Your team doesn’t automatically trust you just because you have the title of “executive”. Fostering real trust requires consistent behavior, honest communication, and sincere investment in the people around you. For executives, trust is essential in order for everything else to work.
Zac Sandvig outlines five useful tips to develop trust amongst your team:
Communicate With Transparency
Teams don’t need to know absolutely everything, but they do need to feel informed. Sharing the “why” behind a decision matters just as much as the decision itself. People who understand the reasoning are much more likely to support the direction, even when they don’t fully agree with it. Honesty in the presence of uncertainty builds more credibility than polished messaging ever will.

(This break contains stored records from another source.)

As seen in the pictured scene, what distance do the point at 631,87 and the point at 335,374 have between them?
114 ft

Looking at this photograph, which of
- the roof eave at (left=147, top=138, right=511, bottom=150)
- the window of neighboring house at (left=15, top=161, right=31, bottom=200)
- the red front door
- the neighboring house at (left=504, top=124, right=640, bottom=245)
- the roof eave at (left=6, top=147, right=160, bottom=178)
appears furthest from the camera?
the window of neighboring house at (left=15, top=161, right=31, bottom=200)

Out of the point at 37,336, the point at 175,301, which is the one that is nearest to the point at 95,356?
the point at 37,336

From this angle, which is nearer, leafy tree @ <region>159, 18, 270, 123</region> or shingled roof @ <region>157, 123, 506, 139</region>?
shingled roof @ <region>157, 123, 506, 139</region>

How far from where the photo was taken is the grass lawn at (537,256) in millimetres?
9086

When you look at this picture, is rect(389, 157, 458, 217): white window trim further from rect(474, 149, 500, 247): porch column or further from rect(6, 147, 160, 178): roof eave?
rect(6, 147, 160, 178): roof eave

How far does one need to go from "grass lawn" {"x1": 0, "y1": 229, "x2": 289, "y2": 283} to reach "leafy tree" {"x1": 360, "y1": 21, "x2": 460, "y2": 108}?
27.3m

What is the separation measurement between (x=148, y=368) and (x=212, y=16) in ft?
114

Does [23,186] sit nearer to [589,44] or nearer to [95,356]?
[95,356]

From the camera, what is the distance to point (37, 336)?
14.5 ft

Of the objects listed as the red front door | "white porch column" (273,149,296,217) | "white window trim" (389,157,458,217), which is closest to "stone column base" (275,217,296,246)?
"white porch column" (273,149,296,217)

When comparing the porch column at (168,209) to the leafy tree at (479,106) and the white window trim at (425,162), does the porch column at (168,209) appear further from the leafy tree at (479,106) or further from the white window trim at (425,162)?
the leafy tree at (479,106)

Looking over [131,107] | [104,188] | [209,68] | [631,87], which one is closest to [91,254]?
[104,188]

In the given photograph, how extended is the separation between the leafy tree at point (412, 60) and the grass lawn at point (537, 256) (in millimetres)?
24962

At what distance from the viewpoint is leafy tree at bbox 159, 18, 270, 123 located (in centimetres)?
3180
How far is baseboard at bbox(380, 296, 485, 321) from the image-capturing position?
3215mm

Follow Through Consistently
Trust erodes the second you say one thing and do the opposite. Teams are always watching your actions. If they can’t trust you to follow through on the small things, you cannot then expect them to trust you on the big ones. But if you follow through on low-stakes things, it signals that bigger ones will be handled the same way. Follow-through is what separates respected leaders from those whom the team merely tolerates.

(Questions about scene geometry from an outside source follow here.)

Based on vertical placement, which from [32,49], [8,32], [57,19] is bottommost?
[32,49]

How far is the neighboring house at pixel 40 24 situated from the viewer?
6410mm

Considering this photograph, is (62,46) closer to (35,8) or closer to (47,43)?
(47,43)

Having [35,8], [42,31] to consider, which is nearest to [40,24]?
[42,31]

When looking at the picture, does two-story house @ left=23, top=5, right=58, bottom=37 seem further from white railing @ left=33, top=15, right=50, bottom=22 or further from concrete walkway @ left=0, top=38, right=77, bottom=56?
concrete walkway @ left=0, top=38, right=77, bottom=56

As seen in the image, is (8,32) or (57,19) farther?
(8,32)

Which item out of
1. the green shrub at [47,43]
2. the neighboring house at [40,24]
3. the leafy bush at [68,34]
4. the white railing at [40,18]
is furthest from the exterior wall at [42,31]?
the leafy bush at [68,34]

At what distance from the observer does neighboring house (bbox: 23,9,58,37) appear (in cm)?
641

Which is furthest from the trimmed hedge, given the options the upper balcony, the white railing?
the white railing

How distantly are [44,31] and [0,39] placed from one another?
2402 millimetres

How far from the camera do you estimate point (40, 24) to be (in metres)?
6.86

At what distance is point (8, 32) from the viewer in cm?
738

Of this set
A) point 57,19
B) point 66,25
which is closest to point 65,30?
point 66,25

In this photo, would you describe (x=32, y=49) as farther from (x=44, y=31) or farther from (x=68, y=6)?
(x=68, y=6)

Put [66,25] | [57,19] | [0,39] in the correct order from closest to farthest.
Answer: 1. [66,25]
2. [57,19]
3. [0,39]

Create Space for Direct Dialogue
Executives who genuinely invite pushback signal that it’s safe to speak up. According to research from Harvard Business Review, psychological safety is one of the strongest predictors of top-performing teams. People do their best work when they are listened to rather than managed. Listening without getting defensive is a skill worth deliberately developing.
Recognize Contributions Publicly
So many executives overlook this simple act—acknowledging their team’s contributions. IT doesn’t cost you anything, but it goes so much further than most leaders realize. When executives recognize the team instead of themselves after a win, people notice. This simple habit builds the kind of loyalty that boosts retention and performance.
Zac Sandvig has witnessed it firsthand as the CFO of Tractor Zoom. A quick callout in a meeting or a direct message after a tough project goes further than most leaders expect.
Show Vulnerability When It’s Warranted
Many leaders don’t like to admit when they’ve made a mistake. But it can actually strengthen your authority rather than weaken it. If you try to get people to think you have every answer, they simply won’t believe you, and you end up losing credibility.
An appropriate amount of vulnerability actually demonstrates self-awareness and confidence. Teams respect leaders who are honest about their limitations and know when to delegate.
Final Thoughts
Trust isn’t something you can build overnight or through one big gesture. It requires ongoing effort and a willingness to put the real people on your team first. Executives who focus on trust build more engaged and resilient teams who actually want to go the extra mile when it counts.
For Zac Sandvig, trust isn’t a soft concept or a luxury. It’s a core leadership asset that directly shapes performance, culture, and long-term success.